46. The method of claim 44 or 45, wherein transferring the optical wave from the first waveguide to the second waveguide comprises transmitting no more than 10% of the power of the optical wave in each of the first and second coupling structures simultaneously.

47. The method of claim 44 or 45, wherein transferring the light wave from the first waveguide to the second waveguide comprises simultaneously transmitting at least 10% of the power of the light wave in each of the first and second coupling structures at some point during transfer.

48. The method of claim 44 or 45, wherein transferring the light wave from the first waveguide to the second waveguide comprises simultaneously transmitting at least 20% of the power of the light wave in each of the first and second coupling structures at some point during transfer.

49. The method of claim 44 or 45, wherein transferring the light wave from the first waveguide to the second waveguide comprises simultaneously transmitting at least 30% of the power of the light wave in each of the first and second coupling structures at some point during transfer.

50. The method of claim 44 or 45, wherein transferring the light wave from the first waveguide to the second waveguide comprises simultaneously transmitting at least 40% of the power of the light wave in each of the first and second coupling structures at some point during transfer.

51. The method of claim 45, wherein transferring the optical wave from the first waveguide to the second waveguide comprises simultaneously transmitting at least 10% of the power of the optical wave in each of the first, second, and third coupling structures at some point during the transferring.

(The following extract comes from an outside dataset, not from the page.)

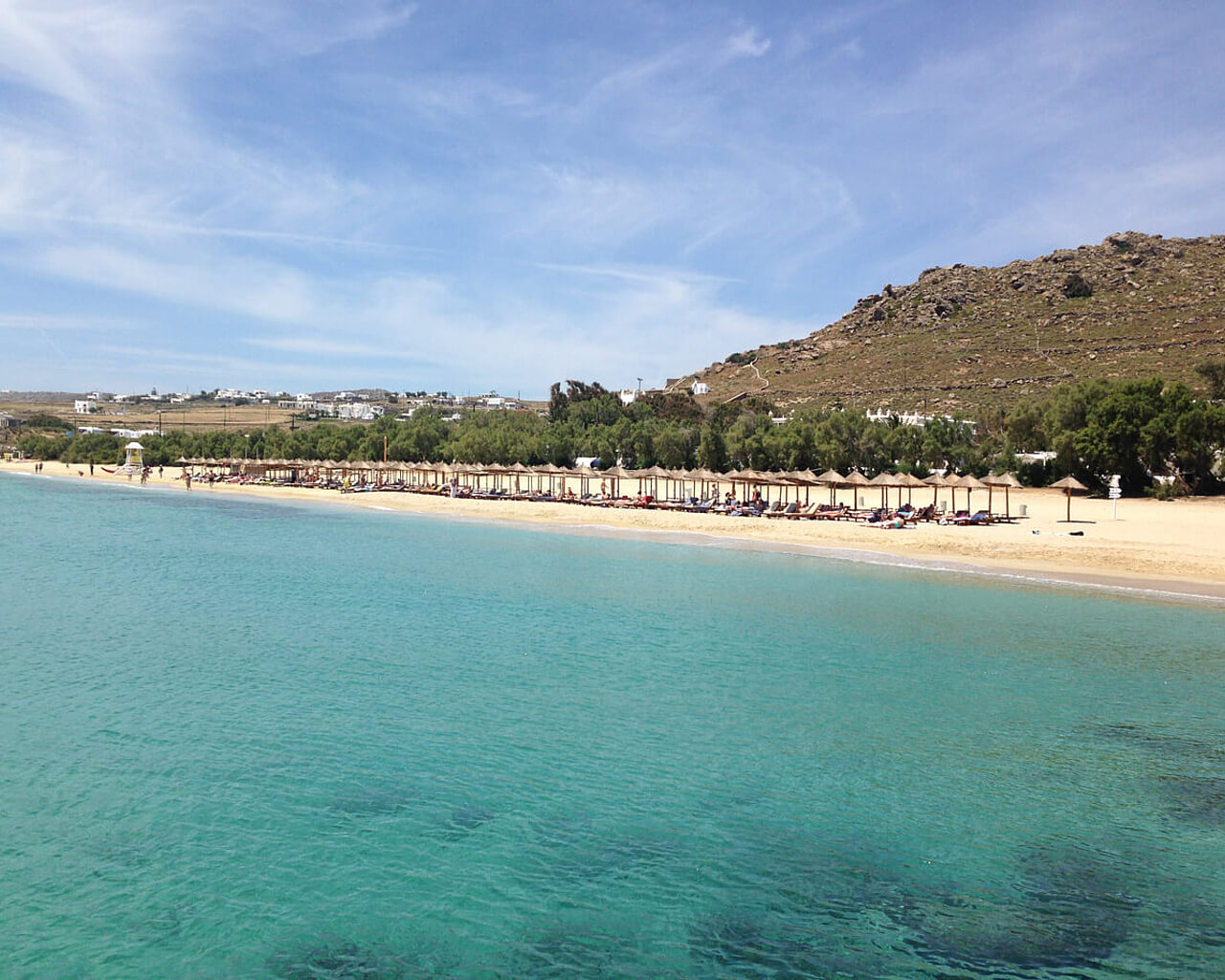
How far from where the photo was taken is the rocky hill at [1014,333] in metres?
68.5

52. The method of claim 45, wherein transferring the optical wave from the first waveguide to the second waveguide comprises simultaneously transmitting at least 20% of the power of the optical wave in each of the first, second, and third coupling structures at some point during the transferring.

53. The method of claim 45, wherein transferring the optical wave from the first waveguide to the second waveguide comprises simultaneously transmitting at least 30% of the power of the optical wave in each of the first, second, and third coupling structures at some point during the transferring.